そうだ人狼ゲームしよう!
恵理衣「ハイハーイ、人狼ゲームしよう! 人狼ゲーム!」
女子バスケットのインターハイ会場に向かうバスの中、ショートヘアの上に跳ねる癖っ毛をピョコピョコさせながら2年生の恵理衣が提案する。
真那花「おーやるやる♪」
麦色のツインテールを躍らせながら真っ先に身体ごと挙手して賛成したのは、恵理衣の中学からの後輩でもある1年生の真那花。
凪巴「私もやるぞ。ただ見たことはあっても、やったことはない。配役やルールは大体わかる、筈だ!」
1年生の凪巴も堂々と参戦&初心者表明。
「私はパス」
続いて真っ先に避けたのはいつも群れから離れたがる美羽、1年生。
「右に同じ」
同じく1年の初夢もそれに続いた。
金髪碧眼の斜に構えたこのハーフは、とりあえずツン対応から入りがちだ。
「私も今バスケ以外に頭をメインで使うのは避けたいですね」
「……」
3年のキャプテンで、チームの司令塔でもある麗胡は辞退。
隣に座る同じく3年の静も無言で手を横に振り、棄権を表明。
四季「面白そうだ。俺はやるぜ」
3年の副キャプテン、ベリーショートの四季は参戦表明。
3年生の選手全員が参加しないと、ちょっと空気重くなるかもなという気遣いもあったが──
オールラウンダーなバスケットプレイヤーとして、頭脳戦はそこそこ得意としている自負もあった。
凜「GMは誰すりゅの? わ私は絶対無理だよ?」
普段から噛み噛み1年生の凜が自信なさそうにあわあわしながら話す。やや長めのショートカットが合わせて踊った。
普段から噛みまくってるので狼としては強そ──いや、村利が少なくてすぐ吊られるかもしれない。
香澄「それなら私がやるわ」
1年生でありながらアシスタント・コーチを務める白金色の髪をした美少女──香澄がGMに立候補。

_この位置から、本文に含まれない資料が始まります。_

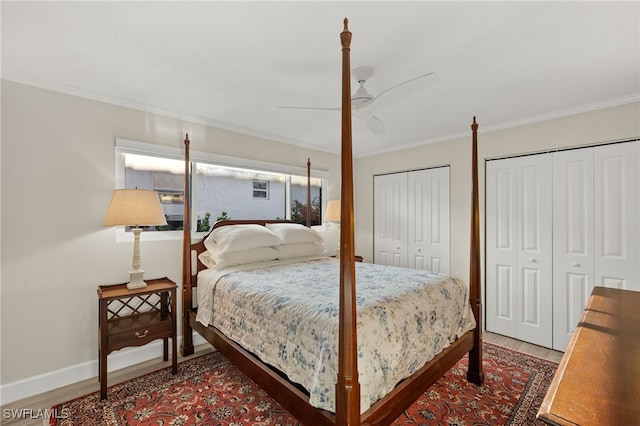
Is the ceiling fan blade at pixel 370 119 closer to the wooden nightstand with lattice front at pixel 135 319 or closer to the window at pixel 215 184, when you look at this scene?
the window at pixel 215 184

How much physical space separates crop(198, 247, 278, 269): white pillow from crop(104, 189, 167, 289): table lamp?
614mm

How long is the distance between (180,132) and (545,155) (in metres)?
3.91

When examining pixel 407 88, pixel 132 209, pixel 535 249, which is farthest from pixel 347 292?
pixel 535 249

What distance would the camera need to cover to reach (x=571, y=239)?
2.99 meters

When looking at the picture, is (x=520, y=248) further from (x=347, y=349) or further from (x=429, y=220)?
(x=347, y=349)

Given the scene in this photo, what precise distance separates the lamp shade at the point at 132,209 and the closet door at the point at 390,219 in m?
3.28

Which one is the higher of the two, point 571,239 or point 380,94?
point 380,94

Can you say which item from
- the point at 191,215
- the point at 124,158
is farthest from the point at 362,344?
the point at 124,158

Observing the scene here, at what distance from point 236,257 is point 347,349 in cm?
187

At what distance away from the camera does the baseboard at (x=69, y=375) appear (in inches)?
86.4

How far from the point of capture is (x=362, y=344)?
148cm

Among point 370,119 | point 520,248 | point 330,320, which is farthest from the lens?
point 520,248

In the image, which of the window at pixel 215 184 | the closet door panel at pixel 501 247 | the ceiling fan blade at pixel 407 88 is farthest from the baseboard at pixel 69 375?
the closet door panel at pixel 501 247

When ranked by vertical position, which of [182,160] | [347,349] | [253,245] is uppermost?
[182,160]
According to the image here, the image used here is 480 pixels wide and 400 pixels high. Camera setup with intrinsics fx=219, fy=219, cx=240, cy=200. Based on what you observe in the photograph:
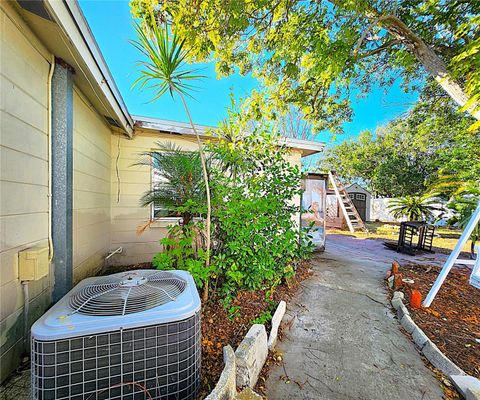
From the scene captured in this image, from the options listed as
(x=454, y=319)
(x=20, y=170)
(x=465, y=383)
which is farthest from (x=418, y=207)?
(x=20, y=170)

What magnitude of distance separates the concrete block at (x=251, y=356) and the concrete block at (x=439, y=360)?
4.98 ft

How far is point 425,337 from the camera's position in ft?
7.27

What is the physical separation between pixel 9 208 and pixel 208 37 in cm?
377

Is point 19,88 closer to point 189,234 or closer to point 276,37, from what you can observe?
point 189,234

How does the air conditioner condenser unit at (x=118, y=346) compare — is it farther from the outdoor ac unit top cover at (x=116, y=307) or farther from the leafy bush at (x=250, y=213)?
the leafy bush at (x=250, y=213)

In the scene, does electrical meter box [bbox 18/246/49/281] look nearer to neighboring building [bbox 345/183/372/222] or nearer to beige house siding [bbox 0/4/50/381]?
beige house siding [bbox 0/4/50/381]

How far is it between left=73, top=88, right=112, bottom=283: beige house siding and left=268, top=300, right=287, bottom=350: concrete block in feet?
7.71

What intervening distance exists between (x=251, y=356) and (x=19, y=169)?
2209 mm

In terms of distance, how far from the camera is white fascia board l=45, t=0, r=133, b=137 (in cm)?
149

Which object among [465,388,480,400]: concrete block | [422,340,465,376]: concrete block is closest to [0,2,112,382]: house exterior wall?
[465,388,480,400]: concrete block

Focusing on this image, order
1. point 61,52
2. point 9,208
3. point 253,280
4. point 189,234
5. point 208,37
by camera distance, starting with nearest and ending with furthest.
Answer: point 9,208, point 61,52, point 189,234, point 253,280, point 208,37

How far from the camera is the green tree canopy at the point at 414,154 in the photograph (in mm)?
7443

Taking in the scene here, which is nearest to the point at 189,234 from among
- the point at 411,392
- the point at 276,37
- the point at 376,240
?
the point at 411,392

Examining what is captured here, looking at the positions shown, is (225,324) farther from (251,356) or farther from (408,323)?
(408,323)
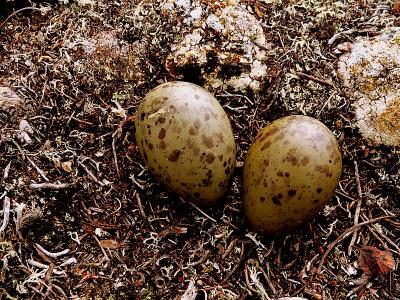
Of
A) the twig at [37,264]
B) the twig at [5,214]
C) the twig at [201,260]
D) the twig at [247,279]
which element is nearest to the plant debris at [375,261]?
the twig at [247,279]

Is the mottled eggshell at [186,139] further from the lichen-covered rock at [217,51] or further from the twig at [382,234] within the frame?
the twig at [382,234]

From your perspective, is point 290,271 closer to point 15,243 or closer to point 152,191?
point 152,191

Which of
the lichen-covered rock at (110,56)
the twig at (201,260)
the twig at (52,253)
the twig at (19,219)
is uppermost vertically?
the lichen-covered rock at (110,56)

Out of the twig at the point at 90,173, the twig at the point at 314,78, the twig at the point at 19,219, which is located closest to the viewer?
the twig at the point at 19,219

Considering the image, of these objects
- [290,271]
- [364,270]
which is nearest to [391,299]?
[364,270]

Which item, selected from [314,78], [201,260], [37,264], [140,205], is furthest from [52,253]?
[314,78]

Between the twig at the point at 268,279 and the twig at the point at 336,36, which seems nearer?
the twig at the point at 268,279

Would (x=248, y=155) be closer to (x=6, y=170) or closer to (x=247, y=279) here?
(x=247, y=279)

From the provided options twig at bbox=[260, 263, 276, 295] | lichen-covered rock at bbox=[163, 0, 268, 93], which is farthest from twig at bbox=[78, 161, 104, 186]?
twig at bbox=[260, 263, 276, 295]
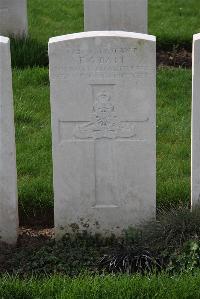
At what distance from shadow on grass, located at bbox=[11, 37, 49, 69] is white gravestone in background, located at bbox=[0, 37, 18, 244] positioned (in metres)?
3.89

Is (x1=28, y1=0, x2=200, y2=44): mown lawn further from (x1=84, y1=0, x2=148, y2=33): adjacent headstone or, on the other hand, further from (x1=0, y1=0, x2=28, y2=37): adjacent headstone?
(x1=84, y1=0, x2=148, y2=33): adjacent headstone

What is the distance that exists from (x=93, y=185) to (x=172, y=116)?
2.44m

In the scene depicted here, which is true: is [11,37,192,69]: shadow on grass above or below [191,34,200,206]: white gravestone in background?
above

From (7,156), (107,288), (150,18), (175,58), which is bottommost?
(107,288)

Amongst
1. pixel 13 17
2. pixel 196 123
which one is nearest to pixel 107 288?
pixel 196 123

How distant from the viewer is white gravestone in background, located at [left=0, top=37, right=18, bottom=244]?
509cm

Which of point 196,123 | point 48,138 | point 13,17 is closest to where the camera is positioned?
point 196,123

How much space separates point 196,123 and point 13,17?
5.20m

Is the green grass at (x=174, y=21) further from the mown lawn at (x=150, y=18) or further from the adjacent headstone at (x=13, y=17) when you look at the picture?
the adjacent headstone at (x=13, y=17)

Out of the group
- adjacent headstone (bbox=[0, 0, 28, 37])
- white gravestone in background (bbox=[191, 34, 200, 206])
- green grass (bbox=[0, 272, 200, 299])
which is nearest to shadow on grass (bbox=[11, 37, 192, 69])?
adjacent headstone (bbox=[0, 0, 28, 37])

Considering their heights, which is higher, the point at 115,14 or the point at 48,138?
the point at 115,14

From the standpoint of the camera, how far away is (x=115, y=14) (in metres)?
9.78

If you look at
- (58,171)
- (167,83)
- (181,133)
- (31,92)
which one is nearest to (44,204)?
(58,171)

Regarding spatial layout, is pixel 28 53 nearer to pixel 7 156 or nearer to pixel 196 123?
pixel 7 156
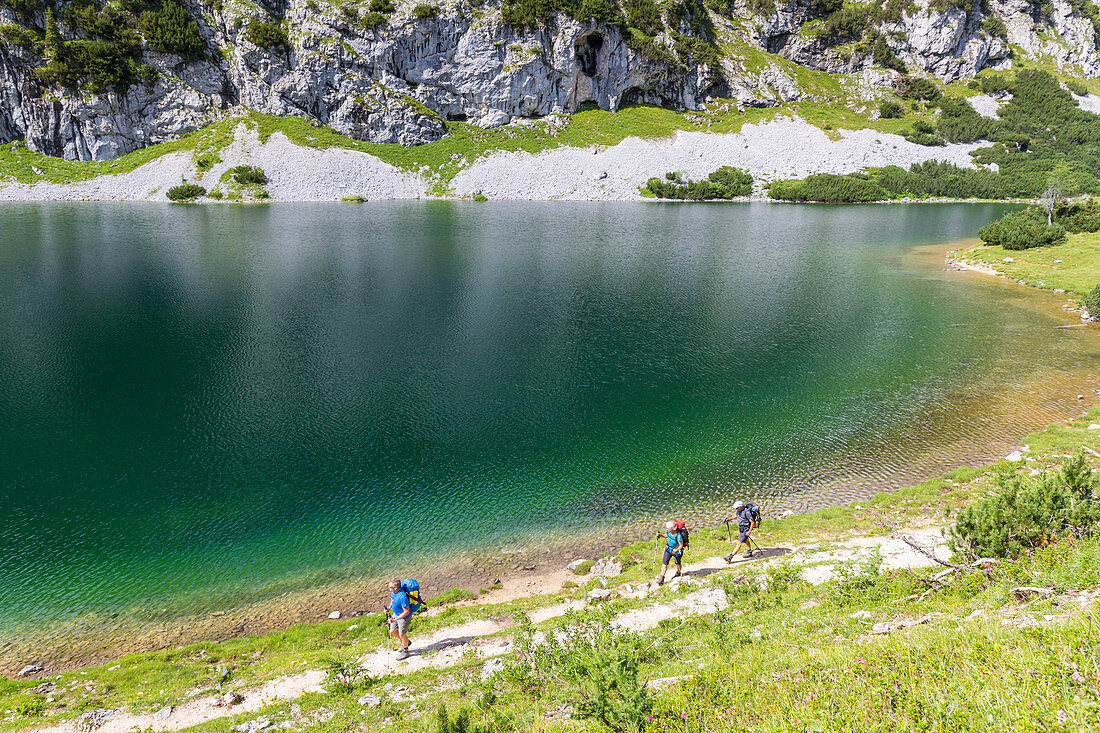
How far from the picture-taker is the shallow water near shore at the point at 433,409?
18.3 meters

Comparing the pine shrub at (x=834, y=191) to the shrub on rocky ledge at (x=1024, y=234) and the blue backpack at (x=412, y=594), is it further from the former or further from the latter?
the blue backpack at (x=412, y=594)

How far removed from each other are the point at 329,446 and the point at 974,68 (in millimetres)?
270116

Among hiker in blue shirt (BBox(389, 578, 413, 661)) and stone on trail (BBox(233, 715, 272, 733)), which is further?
hiker in blue shirt (BBox(389, 578, 413, 661))

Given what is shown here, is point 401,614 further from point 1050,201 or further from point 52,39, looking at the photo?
point 52,39

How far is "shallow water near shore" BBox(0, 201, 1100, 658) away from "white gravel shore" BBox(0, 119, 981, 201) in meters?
88.9

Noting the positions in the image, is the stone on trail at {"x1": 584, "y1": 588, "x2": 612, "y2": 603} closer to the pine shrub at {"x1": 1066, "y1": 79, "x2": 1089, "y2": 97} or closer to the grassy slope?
the grassy slope

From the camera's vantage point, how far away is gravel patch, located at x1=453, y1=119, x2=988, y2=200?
144m

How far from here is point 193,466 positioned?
72.4ft

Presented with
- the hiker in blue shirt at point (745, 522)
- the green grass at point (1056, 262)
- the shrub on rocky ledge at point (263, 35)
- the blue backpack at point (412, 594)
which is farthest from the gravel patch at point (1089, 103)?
the blue backpack at point (412, 594)

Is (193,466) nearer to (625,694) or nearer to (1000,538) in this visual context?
(625,694)

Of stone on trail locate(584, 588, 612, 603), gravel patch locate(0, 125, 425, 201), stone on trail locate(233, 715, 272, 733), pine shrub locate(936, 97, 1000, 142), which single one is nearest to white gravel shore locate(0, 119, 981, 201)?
gravel patch locate(0, 125, 425, 201)

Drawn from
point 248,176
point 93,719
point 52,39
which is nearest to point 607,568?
point 93,719

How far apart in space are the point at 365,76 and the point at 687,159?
101 metres

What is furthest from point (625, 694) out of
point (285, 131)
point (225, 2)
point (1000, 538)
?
point (225, 2)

真那花「香澄んなら先輩相手でも容赦ないし問題ないな♪」
真那花から肯定が入りGM──ゲームマスターという名の進行役は決定。
因みに「香澄ん」は真那花特有の呼び方である。
煉香「フフ。私はプレイヤーとして参加したいわ」
香澄の妹でちゃっかりバスに乗り込んだ煉香も参加。
病的なまでの白い肌に紅い瞳と銀髪のゴスロリ少女。見た目でよく小学生に間違われるが年齢的には中学生。
深雪「わたくしもやります」
ボスっと座席に沈んだ奥ゆかしいぽっちゃり少女の1年生、深雪も参加。
奏「私と優姫も参加です」
赤毛の2年生、奏が隣の窓際に座ってゲームしてる優姫の分も一緒に参加表明。
千尋「姉さんもやるよ」
一人称が姉さんという、2年生の千尋も参加。
左側に纏めたサイドポニーが軽やかに揺れる。
羽衣「では参加者は1年生4人に2年生は全員で5人、3年が四季先輩のみで、そこに煉香ちゃんを加えた全部で11人ですね」
座席にちょこんと座っている2年生、羽衣が自身も参戦するていで参加人数をまとめる。
恵理衣「11人かぁ、役の内訳はどうしよ?」
優姫「人狼2に多重、霊媒師、占い師、騎士が1人ずつ、村人5でよさそう。5吊り3人外。村は吊り縄に余裕あって、人狼は片方騙れなくもない。役持ちが出過ぎることもないし、どっちでも割と楽しめる配役」
2年生の優姫がアーツ(携帯電話やスマホのような電子機器の今世代型の総称)でゲームをしながら案を出す。
騙るとは役職でないのに役職を名乗ること。戦術の一つである。
真剣なのかやる気ないのかわからない顔をしたショートヘアの少女が、窓に映った。
千尋「姉さんは賛成。一度それでやってみて、問題ありそうだったら変えればいいと思う」
結局、優姫はこういった方面の話に強いので特に反対の声はあがらず、全員それでOKとなった。
ルールを確認し、香澄がアプリで順番と配役を確認。
かくして、私立水無神楽坂学園女子バスケット部による人狼ゲームの幕が上がる。